• À faire:
1/ Pouvez-vous résumer en deux phrases le texte sur les chefs religieux et la justice climatique ?
2/ Pourriez-vous prolonger le texte sur les chefs religieux et le désinvestissement à partir de sa dernière phrase ?

Les chefs religieux s’expriment sur le désinvestissement et la justice climatique

Alors que le monde entier se réunit à Belém, au Brésil, pour la COP30, les chefs religieux du monde entier s’unissent pour faire entendre leur voix. De Rome à l’Allemagne en passant par le Canada, ils déclarent que le désinvestissement des énergies fossiles n’est pas seulement un choix financier, mais aussi une responsabilité morale ancrée dans la foi, la justice et le souci de notre maison commune.

À l’heure où les effets du changement climatique s’accélèrent, inondations, incendies et vagues de chaleur touchant des millions de personnes, ces dirigeants nous rappellent que la foi doit guider notre réponse. L’appel à la conversion écologique, inspiré par la Laudato Si’, résonne dans leurs paroles : nous devons agir non seulement pour la planète, mais aussi pour les personnes qui y vivent.

• Données fournies:
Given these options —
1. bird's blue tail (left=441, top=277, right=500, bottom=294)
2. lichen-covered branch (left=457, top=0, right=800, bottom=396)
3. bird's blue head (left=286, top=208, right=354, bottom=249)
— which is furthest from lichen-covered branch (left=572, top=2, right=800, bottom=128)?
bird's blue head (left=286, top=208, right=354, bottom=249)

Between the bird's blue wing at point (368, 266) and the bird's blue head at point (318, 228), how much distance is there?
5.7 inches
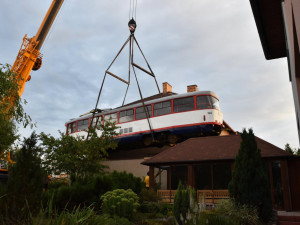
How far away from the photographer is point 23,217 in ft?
16.8

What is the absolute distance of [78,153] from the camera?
72.2 ft

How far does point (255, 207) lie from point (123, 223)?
4.58m

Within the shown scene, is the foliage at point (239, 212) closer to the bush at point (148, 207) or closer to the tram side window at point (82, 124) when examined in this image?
the bush at point (148, 207)

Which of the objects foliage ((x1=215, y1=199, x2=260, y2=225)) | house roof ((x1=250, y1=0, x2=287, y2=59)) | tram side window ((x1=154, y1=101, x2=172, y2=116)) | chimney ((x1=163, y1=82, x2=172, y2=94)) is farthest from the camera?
chimney ((x1=163, y1=82, x2=172, y2=94))

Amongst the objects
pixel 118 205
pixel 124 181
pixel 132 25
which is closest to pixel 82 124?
pixel 132 25

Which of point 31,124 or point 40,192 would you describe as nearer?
point 40,192

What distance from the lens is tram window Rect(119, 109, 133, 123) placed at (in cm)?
2256

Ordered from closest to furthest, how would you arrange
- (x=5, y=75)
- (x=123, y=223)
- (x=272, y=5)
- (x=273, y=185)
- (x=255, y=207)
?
(x=272, y=5), (x=123, y=223), (x=255, y=207), (x=5, y=75), (x=273, y=185)

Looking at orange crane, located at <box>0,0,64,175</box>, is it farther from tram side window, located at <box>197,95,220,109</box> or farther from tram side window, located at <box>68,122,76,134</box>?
tram side window, located at <box>197,95,220,109</box>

• Réponses par tâche:
1/ Alors que le monde se réunit à Belém, au Brésil, pour la COP30, des chefs religieux de Rome, d'Allemagne et du Canada déclarent que le désinvestissement des énergies fossiles est non seulement un choix financier mais aussi une responsabilité morale ancrée dans la foi, la justice et le souci de la maison commune. Face aux inondations, incendies et vagues de chaleur qui touchent des millions de personnes, ils rappellent que la foi doit guider la réponse et portent l'appel à la conversion écologique inspiré par Laudato Si', pour agir en faveur de la planète comme des personnes qui y vivent.

2/
Un choix moral : la foi éclaire tous les aspects de la vie

Le cardinal Augusto Paolo Lojudice, archevêque de Sienne-Colle di Val d’Elsa-Montalcino et évêque de Montepulciano-Chiusi-Pienza, saisit toute la profondeur spirituelle de cette décision :

« Notre engagement en faveur du désinvestissement n’est pas seulement une décision économique, mais aussi une décision morale : un témoignage que la foi doit éclairer tous les aspects de la vie, y compris la manière dont nous prenons soin de notre maison commune. La décarbonisation est un acte de justice, d’amour pour les pauvres et d’espérance pour les générations futures. »

Selon lui, le fait de désinvestir des énergies fossiles devient une expression moderne de l’Évangile, un signe vivant d’amour pour la création et de solidarité avec ceux qui souffrent des effets de la dégradation de l’environnement. Il nous rappelle que la dépendance aux énergies fossiles alimente non seulement la pollution, mais aussi les conflits mondiaux et les inégalités.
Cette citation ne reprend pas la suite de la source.